Elijah Moore, WR (ADP: 352, WR118): Moore is one of the NFL’s cardio kings, running tons of routes, allegedly being open, but providing very mediocre stats. Moore peaked as a rookie with the Jets, catching 43 balls for 538 yards and five scores in 11 games. He talked his way out of New York, and hasn’t matched those numbers since in Cleveland. Now, maybe with Allen, something clicks and he can be a Shakir-esque player  on the outside as a flanker. I don’t think it’s impossible for Moore to rise up the ranks in this particular WR room, but I’m also not super bullish on his ultimate upside either.

Curtis Samuel, WR (ADP: N/A): I’ll admit I fell for the Samuel hype last offseason. I believed he could be “the rare Year 9 breakout” and all we got was 267 yards from scrimmage and a single touchdown. Samuel was bothered by injuries last year, but that’s always the case with him, and he was active for 14 games. He’s a very talented human, but he’s never put it together for a useful fantasy season and it’s time for me to admit I have a problem and walk away.

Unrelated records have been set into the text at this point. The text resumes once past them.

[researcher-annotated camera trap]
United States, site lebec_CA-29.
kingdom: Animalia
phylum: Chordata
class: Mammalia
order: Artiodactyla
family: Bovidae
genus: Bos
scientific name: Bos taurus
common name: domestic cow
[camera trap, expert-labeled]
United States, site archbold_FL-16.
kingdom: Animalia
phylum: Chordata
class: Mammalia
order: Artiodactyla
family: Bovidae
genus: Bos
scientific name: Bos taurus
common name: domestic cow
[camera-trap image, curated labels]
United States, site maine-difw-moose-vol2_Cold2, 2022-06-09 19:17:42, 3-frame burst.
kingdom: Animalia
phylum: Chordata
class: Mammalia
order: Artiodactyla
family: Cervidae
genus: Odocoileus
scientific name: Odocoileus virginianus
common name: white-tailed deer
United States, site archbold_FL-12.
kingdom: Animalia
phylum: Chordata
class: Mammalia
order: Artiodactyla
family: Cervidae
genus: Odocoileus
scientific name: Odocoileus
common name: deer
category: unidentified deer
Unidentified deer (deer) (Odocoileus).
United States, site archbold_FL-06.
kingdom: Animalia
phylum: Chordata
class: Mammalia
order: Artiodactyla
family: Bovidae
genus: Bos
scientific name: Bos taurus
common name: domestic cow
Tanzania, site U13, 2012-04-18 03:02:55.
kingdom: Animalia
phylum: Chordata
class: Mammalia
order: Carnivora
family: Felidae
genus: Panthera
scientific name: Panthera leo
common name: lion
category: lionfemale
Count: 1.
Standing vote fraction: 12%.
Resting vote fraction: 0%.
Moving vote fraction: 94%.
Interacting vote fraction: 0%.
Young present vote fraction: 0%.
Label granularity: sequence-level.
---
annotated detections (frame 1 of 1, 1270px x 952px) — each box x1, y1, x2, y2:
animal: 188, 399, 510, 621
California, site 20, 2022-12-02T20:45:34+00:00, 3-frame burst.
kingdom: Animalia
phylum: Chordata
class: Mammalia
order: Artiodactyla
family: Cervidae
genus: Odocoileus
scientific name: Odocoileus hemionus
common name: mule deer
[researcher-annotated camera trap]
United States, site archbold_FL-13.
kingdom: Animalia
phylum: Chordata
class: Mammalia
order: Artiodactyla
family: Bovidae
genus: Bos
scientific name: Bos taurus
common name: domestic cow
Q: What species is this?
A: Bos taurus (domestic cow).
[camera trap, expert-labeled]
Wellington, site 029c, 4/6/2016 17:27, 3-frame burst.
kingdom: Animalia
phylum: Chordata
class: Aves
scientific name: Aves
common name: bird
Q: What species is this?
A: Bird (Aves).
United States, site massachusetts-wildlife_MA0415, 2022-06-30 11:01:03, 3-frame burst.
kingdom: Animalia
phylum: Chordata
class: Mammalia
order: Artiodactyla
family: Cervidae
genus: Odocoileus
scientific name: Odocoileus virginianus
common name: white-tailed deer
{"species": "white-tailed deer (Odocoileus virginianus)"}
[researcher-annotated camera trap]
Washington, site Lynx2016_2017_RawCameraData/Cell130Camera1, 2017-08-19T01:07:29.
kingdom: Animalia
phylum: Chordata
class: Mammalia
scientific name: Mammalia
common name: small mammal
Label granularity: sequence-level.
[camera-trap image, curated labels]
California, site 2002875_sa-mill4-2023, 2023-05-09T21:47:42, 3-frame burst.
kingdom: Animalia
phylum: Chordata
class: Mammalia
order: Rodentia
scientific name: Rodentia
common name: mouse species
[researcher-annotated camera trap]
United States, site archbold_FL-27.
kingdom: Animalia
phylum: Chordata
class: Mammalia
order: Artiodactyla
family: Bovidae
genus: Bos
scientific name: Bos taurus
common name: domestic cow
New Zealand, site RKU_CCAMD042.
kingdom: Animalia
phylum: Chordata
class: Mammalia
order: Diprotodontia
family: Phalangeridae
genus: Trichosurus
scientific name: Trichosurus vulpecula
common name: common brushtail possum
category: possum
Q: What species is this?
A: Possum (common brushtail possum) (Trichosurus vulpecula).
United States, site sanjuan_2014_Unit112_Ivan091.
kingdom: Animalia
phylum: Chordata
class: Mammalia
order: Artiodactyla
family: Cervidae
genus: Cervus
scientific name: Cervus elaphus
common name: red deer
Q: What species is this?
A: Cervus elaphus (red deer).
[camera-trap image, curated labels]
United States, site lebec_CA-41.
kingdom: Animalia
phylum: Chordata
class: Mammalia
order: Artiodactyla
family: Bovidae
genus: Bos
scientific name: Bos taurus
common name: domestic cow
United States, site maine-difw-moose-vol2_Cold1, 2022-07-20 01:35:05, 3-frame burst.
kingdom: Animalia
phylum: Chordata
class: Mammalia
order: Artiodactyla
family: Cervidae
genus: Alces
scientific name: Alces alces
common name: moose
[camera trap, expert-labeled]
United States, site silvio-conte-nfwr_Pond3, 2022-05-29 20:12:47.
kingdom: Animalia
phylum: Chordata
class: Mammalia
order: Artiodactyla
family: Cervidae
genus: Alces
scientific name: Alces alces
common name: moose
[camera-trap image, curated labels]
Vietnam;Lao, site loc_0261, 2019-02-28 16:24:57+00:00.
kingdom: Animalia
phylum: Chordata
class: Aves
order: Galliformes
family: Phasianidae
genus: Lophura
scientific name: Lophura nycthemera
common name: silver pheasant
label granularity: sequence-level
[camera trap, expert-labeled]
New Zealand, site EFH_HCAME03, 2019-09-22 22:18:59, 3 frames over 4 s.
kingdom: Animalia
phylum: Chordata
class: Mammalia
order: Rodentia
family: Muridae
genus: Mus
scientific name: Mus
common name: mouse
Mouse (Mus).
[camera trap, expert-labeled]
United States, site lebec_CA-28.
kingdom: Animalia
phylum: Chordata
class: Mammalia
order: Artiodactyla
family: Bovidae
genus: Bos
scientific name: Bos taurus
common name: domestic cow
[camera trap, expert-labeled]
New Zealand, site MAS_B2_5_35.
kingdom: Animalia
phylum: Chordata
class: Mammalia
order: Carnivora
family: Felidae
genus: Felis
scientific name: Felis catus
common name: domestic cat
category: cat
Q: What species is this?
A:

Dawson Knox, TE (ADP: N/A): Knox is a legit red zone threat, but with Kincaid here he’s just not draftable or playable. If Kincaid were out of the picture, Knox could be a spot start type, but without an injury he’s just a nice real life player for the Bills to have.

Handcuffs

Ty Johnson, RB (ADP: 306, RB88): Like Knox, Johnson is a nice role player to have on a team. He catches the rock well out of the backfield and is a competent rusher but he hasn’t been trusted to lead a backfield in his soon-to-be seven NFL seasons, and he won’t get that chance, even if Cook goes down. He could potentially have emergency FLEX option value in deep, full-PPR leagues if there was an injury to Cook or Davis.